Ils ont également observé que leur durée de vie en bonne santé a également augmenté. Les chercheurs ont constaté une amélioration du fonctionnement de leurs muscles, du pancréas, du cerveau, de la graisse, de l'intestin, des os et du système immunitaire.

Des effets similaires ont été observés chez les singes.

La sénescence cellulaire en question

Concrètement, la taurine réduirait la sénescence cellulaire, c’est-à-dire le vieillissement des cellules.

Chez l'humain, des concentrations de taurine plus faibles sont liées à plusieurs maladies liées à l'âge. Une carence en taurine pourrait être un facteur de vieillissement, car son inversion augmente la durée de vie chez les vers, les rongeurs et les primates, ajoutent-ils.

Ce qui est nouveau avec cette étude, c’est qu’ils ont montré qu’ils ont allongé la survie de souris, résume le docteur Juneau, pour qui ces travaux s’inscrivent dans un domaine scientifique qui prend de l’ampleur : le ralentissement du vieillissement.

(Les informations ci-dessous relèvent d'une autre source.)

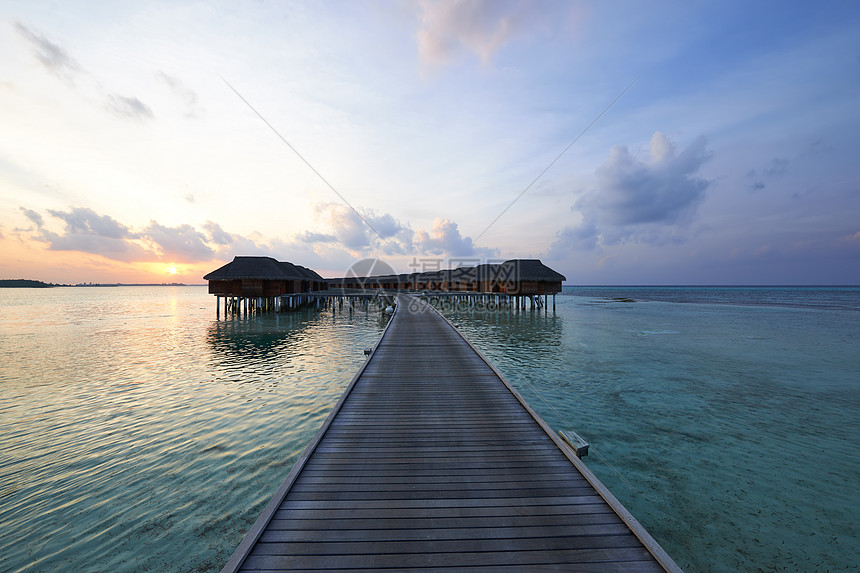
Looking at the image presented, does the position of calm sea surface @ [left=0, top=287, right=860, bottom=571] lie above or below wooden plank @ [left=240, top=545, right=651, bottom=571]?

Le vieillissement est à la base de toutes les maladies chroniques qui causent une mortalité prématurée dans nos sociétés; les maladies cardiovasculaires, les cancers, les démences. L’origine commune, c’est le vieillissement de la cellule.
Une citation de Martin Juneau, Institut de Cardiologie de Montréal

Donc, pourquoi ne pas s’attaquer au vieillissement cellulaire plutôt qu’à chaque maladie en particulier?, poursuit le cardiologue.

C’est du moins l’opinion de l’équipe américaine pour qui ces résultats justifient la mise sur pied d’un essai clinique chez l'humain qui vérifierait si la carence en taurine peut être un facteur de vieillissement chez l'humain.

Un bémol important

Le docteur Juneau rappelle qu’il existe d’autres molécules candidates qui ralentissent le vieillissement cellulaire, notamment la metformine (un antidiabétique), la rapamycine (un immunosuppresseur) et la berbérine (anti-inflammatoire et antibactérien), mais il n’y a pas d’études à long terme qui ont été menées, en raison des coûts.

Permettez-moi d’être sceptique, parce que la taurine se trouve très peu dans les végétaux. Or, on sait par des études épidémiologiques que les gens qui ont une alimentation végétarienne vivent, en général, plus vieux que les carnivores.
Une citation de Martin Juneau, Institut de cardiologie de Montréal

Ça tendrait à dire que si on mange beaucoup de viande, c’est mieux. Mais c’est le contraire qu’on voit dans les études épidémiologiques, enchaîne le docteur Juneau, qui pense qu’une étude randomisée pourrait confirmer cette découverte un peu étrange.

On pourrait donner au hasard de la taurine ou un placébo à, disons, 5000 humains, qu’on suivrait ensuite sur une période de 6 à 7 ans pour voir s’ils ont moins de maladies ou une mortalité moins importante.
Une citation de Martin Juneau, Institut de cardiologie de Montréal

Le docteur Juneau pense que la réalisation d’une telle étude est plutôt incertaine en raison des coûts astronomiques. Cela nécessiterait des investissements de centaines de millions de dollars pour une compagnie qui ne pourrait pas obtenir un brevet, puisque la taurine est une substance naturellement présente dans le corps.

Par exemple, le docteur Juneau affirme que des scientifiques tentent depuis deux ans de trouver les 42 millions nécessaires à la réalisation d’essais cliniques pour la metformine et n’ont toujours pas réussi à compléter leur financement. Et on a plus de données pour la metformine que pour la taurine, remarque le docteur Juneau.

Des solutions existent déjà

Il existe certainement un risque de voir certains individus consommer des boissons énergisantes au lieu d’adopter de saines habitudes de vie, comme une meilleure alimentation.

Pour le cardiologue, l’intervention qui prolonge la vie chez l’humain, c’est l’exercice. Et c’est démontré hors de tout doute depuis 50 ans, précise-t-il.